The shop’s first customer was Sen. Cory A. Booker of New Jersey, a Democratic presidential candidate who happened to be passing through the airport on May 8, she said. The airport serves about 24 million travelers a year.

“The exposure has been fantastic,” Ms. Wright said. “At the airport you not only have folks traveling from D.C. but also a national base people love the idea of supporting local.”

“This is the best manifestation of what we had hoped for our makers,” said Kristi Whitfield, director of the small business department and founder of Made in DC. “Hundreds and hundreds of thousands of eyes are on our products.”

Pop Up Collaborative member Leigha Hollis said her “passion for socks” motivated her to found Culture Socks, which sells custom-made hosiery to express personal beliefs. Socks with African prints, classic patterns and social themes such as #MeToo make up a large part of her inventory.

Before joining the collaborative, Ms. Hollis said she didn’t find opportunities to sell to people outside her race and gender. But the Made in DC kiosk has changed that.

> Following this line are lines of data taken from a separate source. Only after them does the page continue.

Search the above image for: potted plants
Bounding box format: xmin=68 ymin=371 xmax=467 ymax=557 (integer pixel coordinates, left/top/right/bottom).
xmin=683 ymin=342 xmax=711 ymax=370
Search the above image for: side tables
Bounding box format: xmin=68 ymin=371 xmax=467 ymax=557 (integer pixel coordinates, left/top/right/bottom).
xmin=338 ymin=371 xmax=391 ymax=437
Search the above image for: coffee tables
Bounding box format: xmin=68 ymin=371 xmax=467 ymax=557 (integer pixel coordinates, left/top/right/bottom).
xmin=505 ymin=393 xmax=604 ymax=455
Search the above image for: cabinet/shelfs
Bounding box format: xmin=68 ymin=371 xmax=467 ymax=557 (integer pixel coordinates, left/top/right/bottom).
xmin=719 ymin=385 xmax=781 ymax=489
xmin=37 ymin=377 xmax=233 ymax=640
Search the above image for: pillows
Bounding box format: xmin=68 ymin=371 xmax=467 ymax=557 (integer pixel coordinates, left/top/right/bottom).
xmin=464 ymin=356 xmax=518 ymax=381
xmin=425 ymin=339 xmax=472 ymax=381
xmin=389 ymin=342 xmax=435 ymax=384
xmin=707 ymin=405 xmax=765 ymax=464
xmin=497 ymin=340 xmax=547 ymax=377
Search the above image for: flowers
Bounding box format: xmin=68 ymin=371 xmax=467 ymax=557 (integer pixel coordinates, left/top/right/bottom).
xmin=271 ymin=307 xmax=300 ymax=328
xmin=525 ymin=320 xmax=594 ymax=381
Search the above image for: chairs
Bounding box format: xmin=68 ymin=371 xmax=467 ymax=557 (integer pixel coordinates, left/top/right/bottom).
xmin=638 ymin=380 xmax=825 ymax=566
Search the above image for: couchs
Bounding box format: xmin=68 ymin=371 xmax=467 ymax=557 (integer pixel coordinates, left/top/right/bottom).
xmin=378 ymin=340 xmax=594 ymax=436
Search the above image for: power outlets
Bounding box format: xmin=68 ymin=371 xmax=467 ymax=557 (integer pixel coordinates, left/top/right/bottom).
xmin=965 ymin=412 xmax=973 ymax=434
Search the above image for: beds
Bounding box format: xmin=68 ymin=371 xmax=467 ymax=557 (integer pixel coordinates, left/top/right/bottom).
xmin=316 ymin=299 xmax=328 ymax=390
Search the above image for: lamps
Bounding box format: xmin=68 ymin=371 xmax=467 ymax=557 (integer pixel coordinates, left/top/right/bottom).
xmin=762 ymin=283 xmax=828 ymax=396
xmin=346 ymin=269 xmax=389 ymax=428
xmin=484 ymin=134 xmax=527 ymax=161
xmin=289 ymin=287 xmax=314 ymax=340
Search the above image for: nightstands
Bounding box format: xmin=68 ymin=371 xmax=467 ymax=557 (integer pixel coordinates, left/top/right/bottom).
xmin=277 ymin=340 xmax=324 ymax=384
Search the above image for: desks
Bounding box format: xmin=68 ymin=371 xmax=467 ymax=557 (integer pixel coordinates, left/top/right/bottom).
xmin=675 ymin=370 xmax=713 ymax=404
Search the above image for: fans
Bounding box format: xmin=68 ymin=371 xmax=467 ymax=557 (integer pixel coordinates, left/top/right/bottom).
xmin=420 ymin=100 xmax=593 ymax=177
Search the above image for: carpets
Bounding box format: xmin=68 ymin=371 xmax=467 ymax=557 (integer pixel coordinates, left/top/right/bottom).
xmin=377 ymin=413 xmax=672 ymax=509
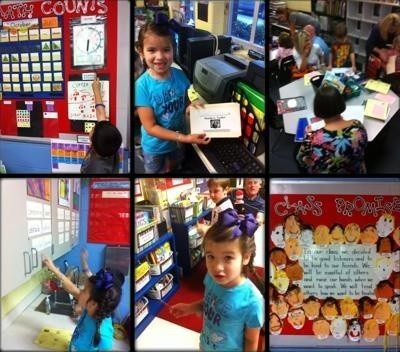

“It’s not just black women buying my socks,” she said. “I would venture to say white men are buying my socks and not thinking about, ‘Oh, this is a black woman’s business.’”

Topaz Terry, another collaborative member, said she felt like she didn’t have a place in the business world as a biracial and queer woman. She owns Bicycle Trash, where she uses recycled bike parts to make wallets, belt buckles, bottle openers and more.

During the four weeks she’s had her products at the airport kiosk, Ms. Terry has fully restocked twice.

“What this pop up is doing is putting us front in center as a collective group of very diverse people and very diverse products,” she said.

Made in DC is located near the pre-security Terminal B entrance and is expected to run through July 31.